──────── EXCERPTED PASSAGE
By Jacqueline Belliveau

- Hospital-based cancer care for patients undergoing chemotherapy was 60 percent more expensive compared to the same treatment at community-based oncology practices, according to a recent study by Xcenda and Lucio Gordan, MD, Medical Director in the Division of Quality and Informatics at Florida Cancer Specialists and Research Institute.

The cancer care cost difference equated to $90,144 more per year for patients treated in hospital outpatient settings, the sample of medical and pharmacy claims from 2010 and 2015 also revealed.

“As a physician, I am constantly concerned about the financial toxicity of cancer care,” stated Gordan. “It is disappointing again to see data that hospital-based cancer care is considerably more expensive than the community practices. While, at the same time, more patients are being forced into hospitals. It is clear that the community oncology setting should be the preferred, first choice treatment setting for cancer patients.”

Researchers found that hospital-based cancer care was significantly more expensive because patients incurred greater medical costs per month. On average, medical costs for patients undergoing care in a hospital outpatient setting was $19,471 per patient per month.
────────────────
WORK REQUEST A ▸ Quote the article on cancer care costs from "The cancer care" to "patient per month.", inclusive.
WORK REQUEST B ▸
Answer these questions about the article on cancer care costs:
(i) By what percentage did hospital-based chemotherapy care cost more than the same treatment at community-based oncology practices?
(ii) Which years did the sampled medical and pharmacy claims come from?
(iii) What was the average medical cost per patient per month in a hospital outpatient setting?
WORK REQUEST C ▸ Write the next part of the article on cancer care costs, picking up after its last sentence.
You won't need the entries that come after this article.
──────── DATA SUPPLIED
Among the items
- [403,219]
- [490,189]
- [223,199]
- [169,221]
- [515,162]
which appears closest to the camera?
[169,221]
────────────────
RESPONSE A ▸
The cancer care cost difference equated to $90,144 more per year for patients treated in hospital outpatient settings, the sample of medical and pharmacy claims from 2010 and 2015 also revealed.

“As a physician, I am constantly concerned about the financial toxicity of cancer care,” stated Gordan. “It is disappointing again to see data that hospital-based cancer care is considerably more expensive than the community practices. While, at the same time, more patients are being forced into hospitals. It is clear that the community oncology setting should be the preferred, first choice treatment setting for cancer patients.”

Researchers found that hospital-based cancer care was significantly more expensive because patients incurred greater medical costs per month. On average, medical costs for patients undergoing care in a hospital outpatient setting was $19,471 per patient per month.

RESPONSE B ▸
(i) 60 percent
(ii) 2010 and 2015
(iii) $19,471

RESPONSE C ▸
Medical costs averaged just $12,103 per patient per month at community oncology practices.

Within the medical category, chemotherapy costs drove the spending differential. Chemotherapy costs at hospital-based settings were $8,443 per patient per month versus just $4,933 per patient per month at community practices.

Higher chemotherapy costs in the hospital-based setting appeared regardless of the type chemotherapy used.

Despite over 60 percent of all patients studied receiving generic-only chemotherapy and branded versus generic use being similar across both cancer care settings, community oncology practices reported $2,198 less for a generic regimen.

The independent practices also incurred $4,226 less for a branded regimen and $8,332 less for a combination branded plus generic regimen.

Physician visit costs also drove the cost differential between hospital-based and community settings. Spending on visits was 333 percent, or $2,551, more in hospital outpatient settings.

In addition to higher cancer care costs, researchers observed higher emergency department utilization among cancer patients treated at hospital outpatient settings. The rate of emergency department visits within 72 hours after chemotherapy among patients from a hospital outpatient setting was 40 percent higher compared to the rate among community practice patients.

The emergency department visit rate within 10 days after chemotherapy was also 24 percent higher among patients from hospital-based settings.

Researchers noted that the cost and care differences between hospital-based and independent practice cancer care may continue as hospital merger and acquisition activity increases. The number of physician-based community practices has significantly dropped since 2014, a recent American Society of Clinical Oncology recently reported.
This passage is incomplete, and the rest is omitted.